Didier par les siens Extraits de quelques-uns des hommages qui lui ont été rendus
- De son fils Émile :
Mot d'adieu "Papa" –
« Il est né ici, entre le Jura et les Alpes, entouré de montagnes, d’un lac, de forêts. Son destin était donc d’aimer la montagne, la forêt et puis un peu l’eau, même s’il détestait nager. Toute son enfance il a crapahuté dans les gentianes, dans l’herbe du Haut Jura. [...] Au début il voulait être guide de haute montagne, certainement un rêve d’enfant, puisqu’il préféra bientôt la forêt. Cette forêt qui lui fit découvrir l’Afrique, puisqu’il partit en volontaire là bas, afin d’y planter des arbres. [...]
Là où la forêt domine, il trouva du travail. Presque dans les landes, à deux pas de la mer et trois pas des Pyrénées. L’endroit idéal pour ses trois passions. Il essaya la voile, découvrit les montagnes du Sud et les grandes étendues de Pins. [...]

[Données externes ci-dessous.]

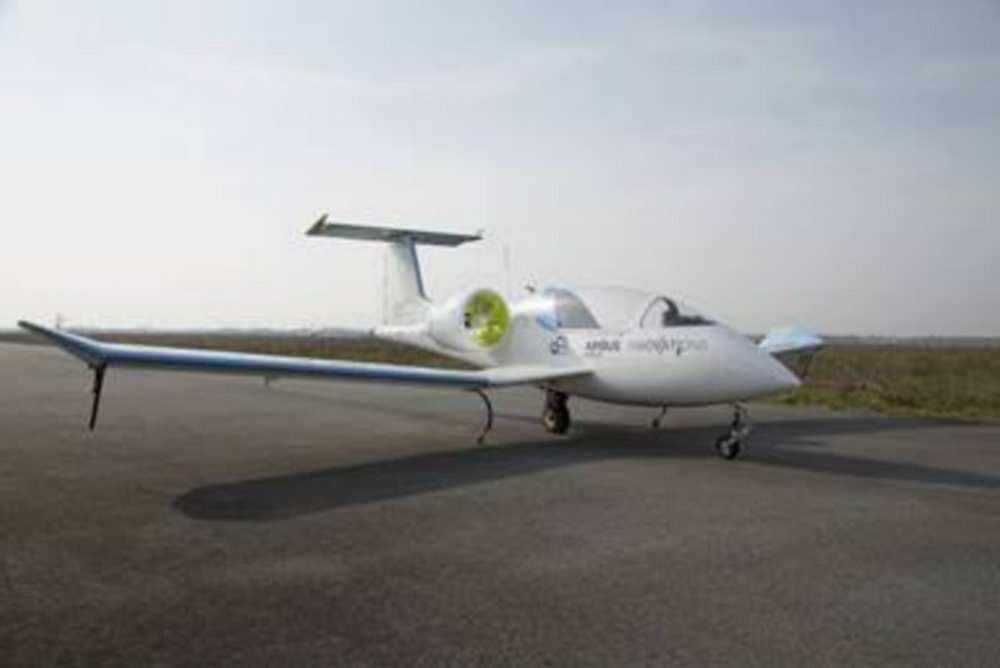Toulouse. L'avion du futur au musée Aeroscopia cairbus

L’expert forestier passa beaucoup de temps sur des plans, dans son bureau, écrivant des comptes-rendus de ce qu’il avait vu dans les forêts de ses clients. Bien entendu, il délaissait souvent son écran et son clavier pour partir en forêt, pour se dérouiller disait-il. Il ne supportait pas l’enfermement, et préférait marcher des heures dans les hautes fougères, les ronces et les nuées de moustiques. C’était un homme de terrain. Il avançait à travers les arbres enchevêtrés, sautait les fossés et marchait toujours et encore. Infatigable, tenace, parfois un peu trop : il aimait tout vérifier, être sûr qu’il ne manquait pas un hectare ici où là dans son expertise. Il a vu passer Martin, Klaus, Xynthia… trois tempêtes et il était encore là à marcher et mesurer les dégâts. Peu à peu, le Gessien se transformait en Landais, amoureux de ces forêts de Pins pourtant si uniformément linéaires et horizontales. Les hautes cimes brûlées par les chenilles, jaunes de pollen et répandant dans l’air un parfum de résine, c’était son Jura à lui. Il était passé du sapin alourdi par les neiges au pin caressé par le souffle salé de la mer. Il s’était éloigné des sentiers vallonnés pour se faufiler sur les pas des chevreuils. Son métier n’était après tout qu’un prolongement de son enfance, un travail d’amour et non de nécessité.
Dans le Sud-Ouest, son engagement allait peu à peu se renforcer et il commença un nouveau combat. En effet, l’avenir des pins l’inquiétait : le productivisme, la science aveugle et l’oubli des savoirs anciens mettaient en péril la forêt face aux ouragans. Des arbres plus grands plus vites, mais aussi plus fragiles. Aidé d’amis, il s’était lancé dans la promotion d’une forêt plus saine, qui concilierait économie et écologie. Non pas comme la volonté actuelle de séparer zones de production intensives de quelques rares niches naturelles où le marcheur lambda pourrait photographier de jolies fleurs. Non. Il voulait croire en une réconciliation générale entre l’Homme et la nature qu’il aimait tant. Son combat, il était en train de le gagner, il l’aurait gagné. Il s’est arrêté là. Et ceux qu’il a convaincus le gagneront pour lui.»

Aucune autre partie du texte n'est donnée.